**LISTED ENTRIES**
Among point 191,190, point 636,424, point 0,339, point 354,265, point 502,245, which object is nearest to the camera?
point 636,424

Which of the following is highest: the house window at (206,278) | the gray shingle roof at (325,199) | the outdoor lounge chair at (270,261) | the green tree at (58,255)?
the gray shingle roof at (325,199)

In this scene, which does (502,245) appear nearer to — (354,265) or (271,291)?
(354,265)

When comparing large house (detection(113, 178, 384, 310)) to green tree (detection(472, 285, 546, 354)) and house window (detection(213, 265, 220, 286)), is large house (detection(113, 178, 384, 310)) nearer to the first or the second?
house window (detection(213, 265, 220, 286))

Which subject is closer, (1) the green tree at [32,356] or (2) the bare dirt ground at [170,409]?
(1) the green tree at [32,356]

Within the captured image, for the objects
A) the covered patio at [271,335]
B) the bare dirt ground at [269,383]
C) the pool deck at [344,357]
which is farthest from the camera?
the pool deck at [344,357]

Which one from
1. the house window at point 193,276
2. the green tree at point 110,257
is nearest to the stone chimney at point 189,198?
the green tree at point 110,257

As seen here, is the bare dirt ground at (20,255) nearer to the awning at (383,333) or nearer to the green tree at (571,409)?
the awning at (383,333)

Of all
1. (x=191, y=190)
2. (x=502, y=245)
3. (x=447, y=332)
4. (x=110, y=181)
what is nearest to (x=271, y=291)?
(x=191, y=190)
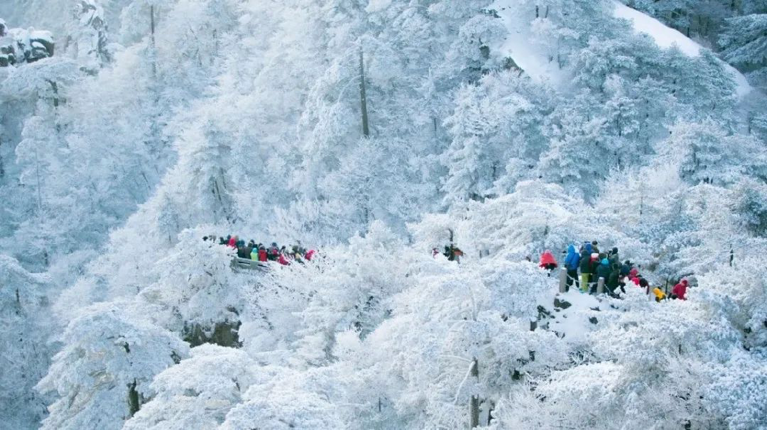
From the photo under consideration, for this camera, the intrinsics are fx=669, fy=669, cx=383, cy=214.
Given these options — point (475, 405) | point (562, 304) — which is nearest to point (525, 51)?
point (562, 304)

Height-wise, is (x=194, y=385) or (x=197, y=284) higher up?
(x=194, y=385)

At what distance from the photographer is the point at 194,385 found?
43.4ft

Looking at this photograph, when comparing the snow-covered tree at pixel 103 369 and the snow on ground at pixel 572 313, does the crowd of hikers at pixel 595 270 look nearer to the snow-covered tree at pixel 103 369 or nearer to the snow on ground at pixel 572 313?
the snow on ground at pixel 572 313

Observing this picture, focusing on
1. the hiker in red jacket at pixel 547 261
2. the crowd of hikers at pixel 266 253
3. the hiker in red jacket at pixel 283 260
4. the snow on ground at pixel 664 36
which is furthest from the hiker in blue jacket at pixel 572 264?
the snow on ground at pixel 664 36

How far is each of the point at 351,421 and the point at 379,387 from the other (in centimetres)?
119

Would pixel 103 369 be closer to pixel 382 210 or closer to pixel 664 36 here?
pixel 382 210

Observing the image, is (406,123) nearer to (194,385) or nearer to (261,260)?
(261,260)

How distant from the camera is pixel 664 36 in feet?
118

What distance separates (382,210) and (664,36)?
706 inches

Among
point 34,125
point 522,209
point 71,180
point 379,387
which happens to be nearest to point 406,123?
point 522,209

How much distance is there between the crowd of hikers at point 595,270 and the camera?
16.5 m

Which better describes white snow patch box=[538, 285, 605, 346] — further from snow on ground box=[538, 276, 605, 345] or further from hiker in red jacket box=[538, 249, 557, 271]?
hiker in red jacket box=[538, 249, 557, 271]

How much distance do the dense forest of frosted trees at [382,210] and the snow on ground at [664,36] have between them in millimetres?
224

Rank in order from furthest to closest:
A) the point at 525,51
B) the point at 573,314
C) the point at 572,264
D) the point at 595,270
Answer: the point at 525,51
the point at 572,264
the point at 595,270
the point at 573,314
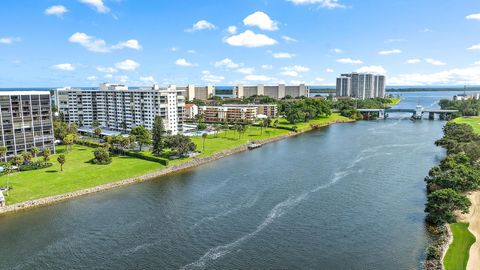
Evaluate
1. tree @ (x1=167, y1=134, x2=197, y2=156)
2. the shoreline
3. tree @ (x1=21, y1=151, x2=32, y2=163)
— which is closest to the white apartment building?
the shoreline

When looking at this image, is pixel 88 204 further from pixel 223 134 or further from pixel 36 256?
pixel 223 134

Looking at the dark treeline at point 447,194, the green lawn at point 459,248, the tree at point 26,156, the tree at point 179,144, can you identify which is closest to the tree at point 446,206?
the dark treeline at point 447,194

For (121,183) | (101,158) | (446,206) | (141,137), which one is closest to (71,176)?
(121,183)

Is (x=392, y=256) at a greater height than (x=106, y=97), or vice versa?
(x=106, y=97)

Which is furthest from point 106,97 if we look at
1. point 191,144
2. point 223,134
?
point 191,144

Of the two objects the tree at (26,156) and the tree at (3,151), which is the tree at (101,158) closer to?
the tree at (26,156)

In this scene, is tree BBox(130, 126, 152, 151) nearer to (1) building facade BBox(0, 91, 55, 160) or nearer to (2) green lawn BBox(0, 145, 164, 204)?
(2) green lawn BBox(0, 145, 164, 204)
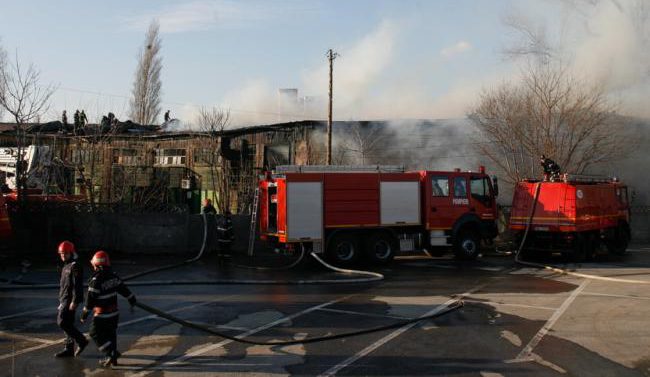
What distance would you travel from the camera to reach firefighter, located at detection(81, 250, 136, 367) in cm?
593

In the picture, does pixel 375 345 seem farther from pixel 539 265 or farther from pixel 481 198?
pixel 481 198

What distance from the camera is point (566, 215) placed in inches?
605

**WORK REQUIRED**
All of the data needs repeating exactly, but the pictures do not.

**RESPONSE TO THIS TASK**
Among point 191,190, point 636,424, point 0,339, point 354,265, point 502,245, which object is nearest to the camera?
point 636,424

Which of the following is highest: the house window at (206,278) | the gray shingle roof at (325,199) | the outdoor lounge chair at (270,261) | the green tree at (58,255)?
the gray shingle roof at (325,199)

In this scene, which does (502,245) appear nearer to — (354,265) or (271,291)?
(354,265)

When comparing large house (detection(113, 178, 384, 310)) to green tree (detection(472, 285, 546, 354)) and house window (detection(213, 265, 220, 286)), is large house (detection(113, 178, 384, 310)) nearer to the first or the second?
house window (detection(213, 265, 220, 286))

Which subject is closer, (1) the green tree at [32,356] or (2) the bare dirt ground at [170,409]?
(1) the green tree at [32,356]

Within the captured image, for the objects
A) the covered patio at [271,335]
B) the bare dirt ground at [269,383]
C) the pool deck at [344,357]
which is farthest from the camera?
the pool deck at [344,357]

Which one from
1. the house window at point 193,276
2. the green tree at point 110,257
is nearest to the stone chimney at point 189,198?
the green tree at point 110,257

As seen here, is the bare dirt ground at (20,255) nearer to the awning at (383,333) or nearer to the green tree at (571,409)?
the awning at (383,333)

Of all
1. (x=191, y=190)
2. (x=502, y=245)
3. (x=447, y=332)
4. (x=110, y=181)
what is nearest to (x=271, y=291)?
(x=191, y=190)
From the photo under consideration, for this camera, the intrinsics are fx=669, fy=669, cx=383, cy=214.
Given these options — point (475, 405) | point (562, 304) — which is nearest to point (525, 51)?
point (562, 304)

Height-wise, is (x=194, y=385) or (x=197, y=284) higher up?
(x=194, y=385)

At what distance from the photographer is the point at 194,385 found?
43.4ft

Looking at this photograph, when comparing the snow-covered tree at pixel 103 369 and the snow on ground at pixel 572 313, does the crowd of hikers at pixel 595 270 look nearer to the snow-covered tree at pixel 103 369 or nearer to the snow on ground at pixel 572 313?
the snow on ground at pixel 572 313

Observing this picture, focusing on
1. the hiker in red jacket at pixel 547 261
2. the crowd of hikers at pixel 266 253
3. the hiker in red jacket at pixel 283 260
4. the snow on ground at pixel 664 36
which is furthest from the hiker in blue jacket at pixel 572 264?
the snow on ground at pixel 664 36

How far is each of the point at 351,421 and the point at 379,387 from the other (in centimetres)?
119

Would pixel 103 369 be closer to pixel 382 210 or closer to pixel 664 36 here?
pixel 382 210

Observing the image, is (406,123) nearer to (194,385) or nearer to (261,260)?
(261,260)

How distant from the camera is pixel 664 36 in feet?
118

What distance separates (382,210) and (664,36)?
706 inches

Among
point 34,125
point 522,209
point 71,180
point 379,387
which happens to be nearest to point 406,123?
point 522,209

How much distance is there between the crowd of hikers at point 595,270 and the camera?
16.5 m

Which better describes white snow patch box=[538, 285, 605, 346] — further from snow on ground box=[538, 276, 605, 345] or further from hiker in red jacket box=[538, 249, 557, 271]?
hiker in red jacket box=[538, 249, 557, 271]

How much distance do the dense forest of frosted trees at [382,210] and the snow on ground at [664,36] have between them in millimetres?
224

Rank in order from furthest to closest:
A) the point at 525,51
B) the point at 573,314
C) the point at 572,264
D) the point at 595,270
Answer: the point at 525,51
the point at 572,264
the point at 595,270
the point at 573,314
Evaluate
1. tree @ (x1=167, y1=134, x2=197, y2=156)
2. the shoreline
3. tree @ (x1=21, y1=151, x2=32, y2=163)
— which is closest to the white apartment building?
the shoreline

When looking at this image, is pixel 88 204 further from pixel 223 134 or further from pixel 36 256?
pixel 223 134

Looking at the dark treeline at point 447,194, the green lawn at point 459,248, the tree at point 26,156, the tree at point 179,144, can you identify which is closest to the tree at point 446,206?
the dark treeline at point 447,194

For (121,183) | (101,158) | (446,206) | (141,137), which one is closest to (71,176)?
(121,183)

Is (x=392, y=256) at a greater height than (x=106, y=97), or vice versa?
(x=106, y=97)

Which is furthest from point 106,97 if we look at
1. point 191,144
2. point 223,134
?
point 191,144

Of the two objects the tree at (26,156) and the tree at (3,151), which is the tree at (101,158) closer to?
the tree at (26,156)

In this scene, is tree BBox(130, 126, 152, 151) nearer to (1) building facade BBox(0, 91, 55, 160) or nearer to (2) green lawn BBox(0, 145, 164, 204)?
(2) green lawn BBox(0, 145, 164, 204)
What distance would you travel from the camera to reach firefighter, located at detection(81, 250, 136, 367) in cm?
593

In the picture, does pixel 375 345 seem farther from pixel 539 265 or farther from pixel 481 198?
pixel 481 198

What distance from the camera is point (566, 215) placed in inches?
605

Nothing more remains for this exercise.